Spatial relation data:
:::
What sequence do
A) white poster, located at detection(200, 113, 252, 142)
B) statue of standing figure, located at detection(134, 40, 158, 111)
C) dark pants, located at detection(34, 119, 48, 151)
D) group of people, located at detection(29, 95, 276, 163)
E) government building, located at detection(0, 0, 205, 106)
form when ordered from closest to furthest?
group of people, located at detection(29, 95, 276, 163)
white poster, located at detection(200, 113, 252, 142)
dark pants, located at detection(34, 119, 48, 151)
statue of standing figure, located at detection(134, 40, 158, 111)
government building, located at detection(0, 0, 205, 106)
:::
**Your goal**
Write out every line of the entries above word for word, with no changes.

**Worked solution**
What sequence do
A) white poster, located at detection(200, 113, 252, 142)
B) statue of standing figure, located at detection(134, 40, 158, 111)
C) dark pants, located at detection(34, 119, 48, 151)
D) group of people, located at detection(29, 95, 276, 163)
E) government building, located at detection(0, 0, 205, 106)
form when ordered from closest to furthest?
group of people, located at detection(29, 95, 276, 163)
white poster, located at detection(200, 113, 252, 142)
dark pants, located at detection(34, 119, 48, 151)
statue of standing figure, located at detection(134, 40, 158, 111)
government building, located at detection(0, 0, 205, 106)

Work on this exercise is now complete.